Cette agence remplacera la commission électorale nationale indépendante(CENI) ainsi que la Délégation Générale aux Elections(DGE).Aussi elle reprendra les attributions des services du ministère de l’administration territoriale et des collectivités locales en matière électorale et certaines attributions de la cour constitutionnelle. De ce fait, elle disposera d’importants pouvoirs car elle aura un pouvoir réglementaire exercé sous le contrôle du juge administratif, la capacité de prendre des décisions exécutoires, le droit de prononcer des sanctions administratives, la possibilité d’intenter des actions en justice etc.

Elle est indépendante en ce sens qu’elle ne recevra d’instructions d’aucune autorité politique ou administrative et dotée d’organes à l’indépendance consacrée à travers le mode de désignation, la durée et le caractère non renouvelable du mandat et la protection juridique.

L’agence sera aussi dotée de l’autonomie financière et de gestion puisqu’elle aura une administration propre (des services centraux, des démembrements locaux et des collaborateurs occasionnels etc.) et un budget arrêté par son organe délibérant et inscrit sans modification au budget de l’Etat.

Institution du Chef de l’opposition

L’institution du chef de l’opposition est destinée à permettre à l’opposition de jouer convenablement  son rôle.

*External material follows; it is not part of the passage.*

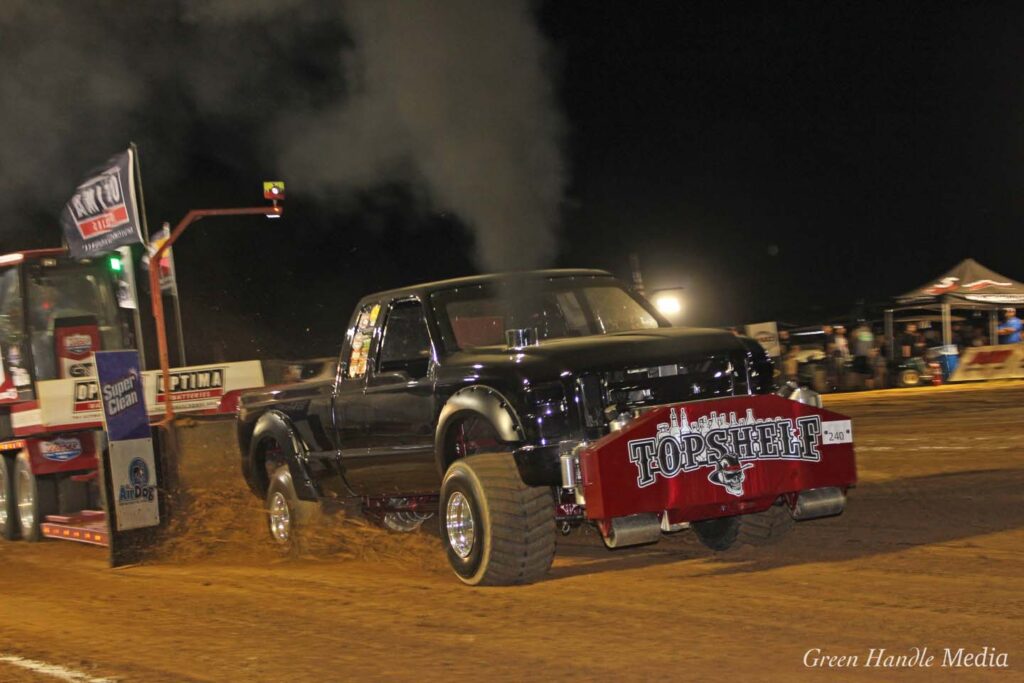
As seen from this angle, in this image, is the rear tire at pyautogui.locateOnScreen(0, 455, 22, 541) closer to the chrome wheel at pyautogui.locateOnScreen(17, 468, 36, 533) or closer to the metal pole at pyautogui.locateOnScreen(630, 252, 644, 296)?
the chrome wheel at pyautogui.locateOnScreen(17, 468, 36, 533)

Alors sera chef de l’opposition, la personnalité choisie par le plus grand groupe parlementaire de l’assemblée nationale qui ne soutient pas les actions du gouvernement. Il aura comme prérogatives, le droit d’être consulté sur les grandes questions d’intérêt national, il participera à la conférence des présidents de l’assemblée dont il est membre, aura la possibilité de se voir confier des missions d’envergure nationale ou internationale. Il aura aussi la possibilité de participer à des déplacements du Président de la République à l’étranger de même que bénéficiera des avantages accordés au ministres, les égards et honneurs qui leur sont réservés ainsi que les commodités qui leur sont offertes.

Les dites reformes prévoient également l’amélioration du système électoral, la reforme du cadre juridique des élections. Il s’agit du remplacement des listes électorales, la sécurisation de la carte d’électeur, la sécurisation des opérations de vote, un nouveau système de gestion des résultats des élections communales, une meilleure prise en compte de la dimension genre pour l’accès aux postes électifs etc. S’y ajoutent le renouvellement de la réglementation des campagnes électorales (interdiction formelle de certaines pratiques au cours de la campagne, institution d’un plafonnement des dépenses etc.), le renforcement des capacités des partis politiques, de nouvelles normes pour l’exercice de la liberté de presse, pour le respect du pluralisme politique au niveau de l’audiovisuel.

Ces reformes en questions résultent d’une réflexion sur la consolidation de la démocratie au Mali ayant tiré la meilleure partie des conclusions et des recommandations des différentes rencontres organisées à cet effet. Il s’agit des rencontres sur le processus électoral, la gouvernance démocratique au Mali.

Selon le président de la République, Amadou Toumani Touré, la révision de la constitution annoncée se traduira par ces innovations destinées à redéfinir les contours de l’architecture institutionnelle du système démocratique au Mali.

Pour ATT, ces reformes ne constituent aucunement  une remise en cause des institutions actuelles, mais il s’agit plutôt de les adapter au rythme des exigences actuelles.